● Things to do:
1) Set down the part of the discussion that begins at the words "It is one thing" and stops after "getting better though.", copying every word unchanged.
2) Sum up the discussion in two sentences.

● Excerpt:
-------------------------

The question is what do you want to do? What's important to you? All knowledge will be obsolete or obvious. The question is what do you want out of life?

I'm blessed to be doing fun stuff with amazing people. Definitely grateful for this amazing life even though it's short. We're all going to be dead much longer than we're going to be alive. Think about what is important to you and go after it.


Same here. I've been in technology for 30+ years. I cannot wait for the day, I can close my laptop lid and just walk away. It cannot come fast enough.


A piece of unasked for advice: why wait? Honestly, life is too short. Go do what makes you happy.


Unfortunately I have a family member that depends on consistent medical insurance.

It is one thing to do what I find happy, it is another thing to take care of others.


I’m sorry to hear that. In a certain way staying, then, means maximizing happiness (decent job plus consistent medical insurance >= new job)


No worries. Tough times don't last, tough people do.

Just think how the US workforce would look if people could do what they love, versus working only because of the benefits.


Yep me too. I am 50+ and sharper than ever. Having more than 40 years of programming experience makes it easy for me to solve most software development problems. However I am still learning how to handle difficult personalities. That is still a challenge. I am getting better though.


Thanks for your response. If I may continue to pick your mind, can you elaborate on what you consider new tech? Do you refer to new languages, frameworks, programming paradigms? Also, what is your suggestion for learning algorithms and data structures?

-------------------------

● Data for review:

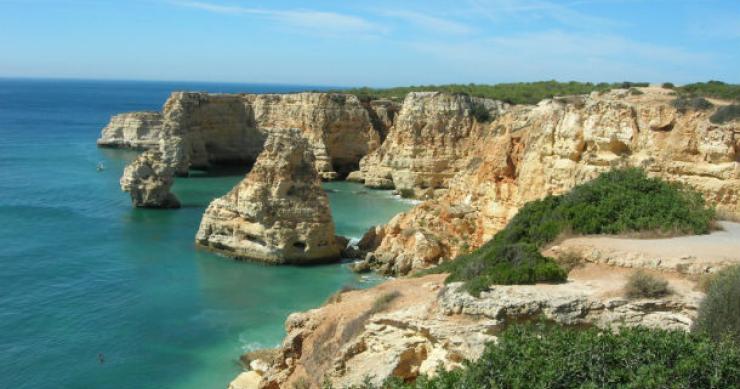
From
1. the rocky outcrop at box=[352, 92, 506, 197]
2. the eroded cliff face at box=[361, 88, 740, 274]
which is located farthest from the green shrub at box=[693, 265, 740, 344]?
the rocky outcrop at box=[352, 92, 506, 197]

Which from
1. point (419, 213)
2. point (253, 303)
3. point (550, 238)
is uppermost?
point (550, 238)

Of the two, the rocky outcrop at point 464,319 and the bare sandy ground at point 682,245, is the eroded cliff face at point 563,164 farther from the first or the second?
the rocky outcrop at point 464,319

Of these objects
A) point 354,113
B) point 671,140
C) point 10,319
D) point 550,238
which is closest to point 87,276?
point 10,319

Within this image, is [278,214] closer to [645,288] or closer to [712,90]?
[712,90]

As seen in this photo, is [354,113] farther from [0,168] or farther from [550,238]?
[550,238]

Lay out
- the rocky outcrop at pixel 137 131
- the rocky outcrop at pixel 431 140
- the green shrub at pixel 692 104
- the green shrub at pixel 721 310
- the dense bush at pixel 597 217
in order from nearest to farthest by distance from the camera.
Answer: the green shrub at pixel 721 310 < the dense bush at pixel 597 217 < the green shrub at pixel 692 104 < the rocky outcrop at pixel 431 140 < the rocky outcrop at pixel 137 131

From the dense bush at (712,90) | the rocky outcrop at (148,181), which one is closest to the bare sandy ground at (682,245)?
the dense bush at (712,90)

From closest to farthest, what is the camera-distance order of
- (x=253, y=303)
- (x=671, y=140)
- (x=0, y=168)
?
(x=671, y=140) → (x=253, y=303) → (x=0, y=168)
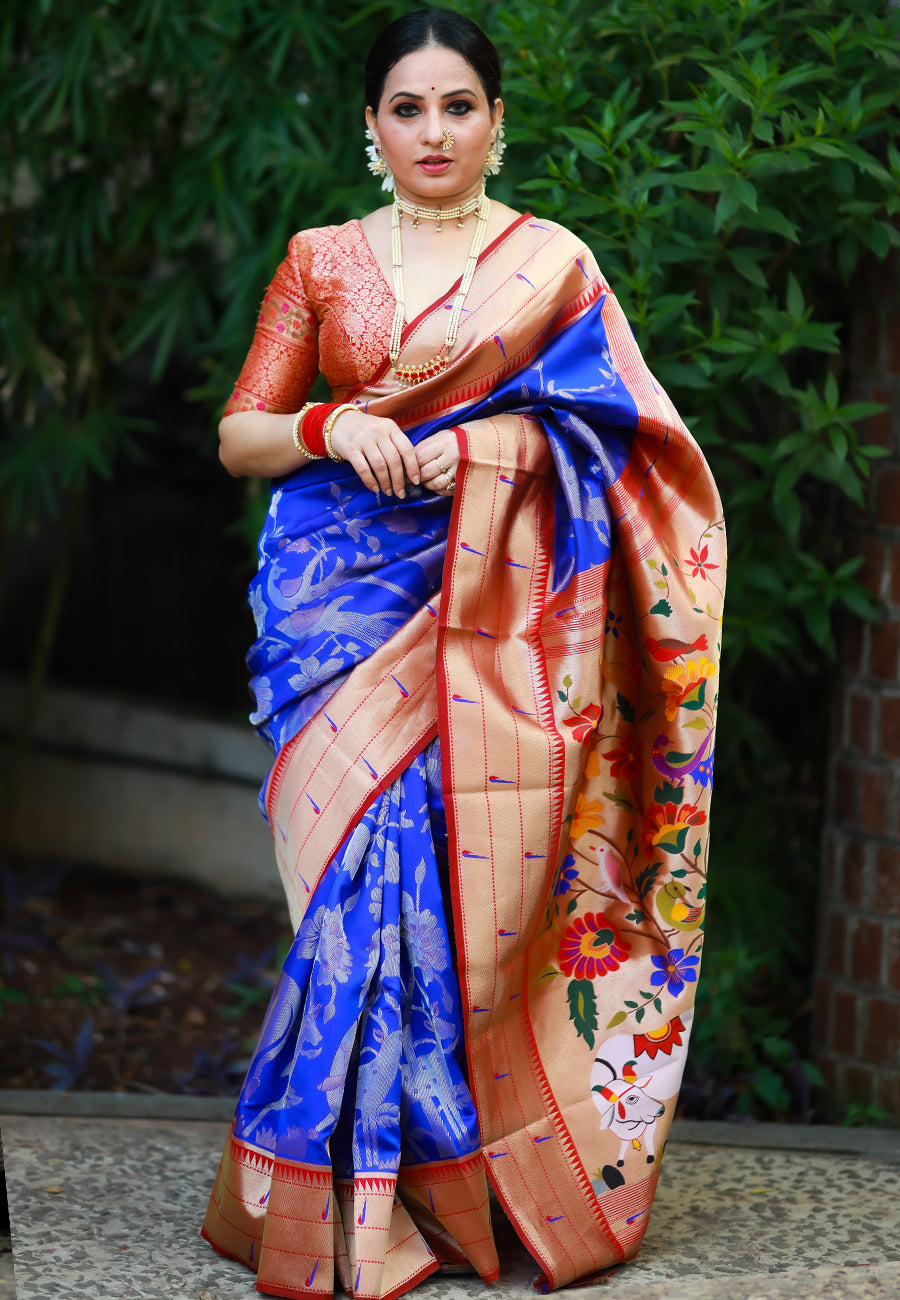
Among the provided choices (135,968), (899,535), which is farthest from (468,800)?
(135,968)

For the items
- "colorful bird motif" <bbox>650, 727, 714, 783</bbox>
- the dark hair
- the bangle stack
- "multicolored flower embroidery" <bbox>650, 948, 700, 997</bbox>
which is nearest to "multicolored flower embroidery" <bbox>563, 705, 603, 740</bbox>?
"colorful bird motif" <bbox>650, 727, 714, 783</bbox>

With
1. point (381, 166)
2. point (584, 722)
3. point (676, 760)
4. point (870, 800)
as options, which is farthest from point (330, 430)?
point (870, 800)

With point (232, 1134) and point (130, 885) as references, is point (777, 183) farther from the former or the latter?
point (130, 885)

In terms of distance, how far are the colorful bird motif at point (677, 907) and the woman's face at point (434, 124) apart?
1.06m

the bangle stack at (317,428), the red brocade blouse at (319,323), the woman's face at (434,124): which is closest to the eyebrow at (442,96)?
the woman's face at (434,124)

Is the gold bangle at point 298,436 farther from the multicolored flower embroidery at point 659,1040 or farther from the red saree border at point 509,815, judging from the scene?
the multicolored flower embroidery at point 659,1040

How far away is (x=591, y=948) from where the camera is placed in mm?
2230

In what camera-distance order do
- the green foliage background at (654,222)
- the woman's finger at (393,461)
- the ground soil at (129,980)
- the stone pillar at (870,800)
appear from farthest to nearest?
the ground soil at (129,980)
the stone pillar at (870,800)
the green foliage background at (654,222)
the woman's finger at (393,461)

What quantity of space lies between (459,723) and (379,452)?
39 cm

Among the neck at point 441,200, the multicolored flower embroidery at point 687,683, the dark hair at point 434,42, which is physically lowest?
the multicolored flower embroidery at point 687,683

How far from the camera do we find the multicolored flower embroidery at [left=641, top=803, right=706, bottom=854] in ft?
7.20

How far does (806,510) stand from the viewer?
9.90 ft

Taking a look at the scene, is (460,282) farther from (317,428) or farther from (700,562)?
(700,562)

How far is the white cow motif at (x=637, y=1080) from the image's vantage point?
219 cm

-------------------------

● Solutions to the problems:
1)
It is one thing to do what I find happy, it is another thing to take care of others.


I’m sorry to hear that. In a certain way staying, then, means maximizing happiness (decent job plus consistent medical insurance >= new job)


No worries. Tough times don't last, tough people do.

Just think how the US workforce would look if people could do what they love, versus working only because of the benefits.


Yep me too. I am 50+ and sharper than ever. Having more than 40 years of programming experience makes it easy for me to solve most software development problems. However I am still learning how to handle difficult personalities. That is still a challenge. I am getting better though.

2) Participants in the discussion urge people to think about what is important to them and go after it because life is short, and one who has been in technology for more than 30 years says they cannot wait to close the laptop lid and walk away. That person stays because a family member depends on consistent medical insurance, while another, over 50 with more than 40 years of programming experience, finds most software problems easy but is still learning to handle difficult personalities.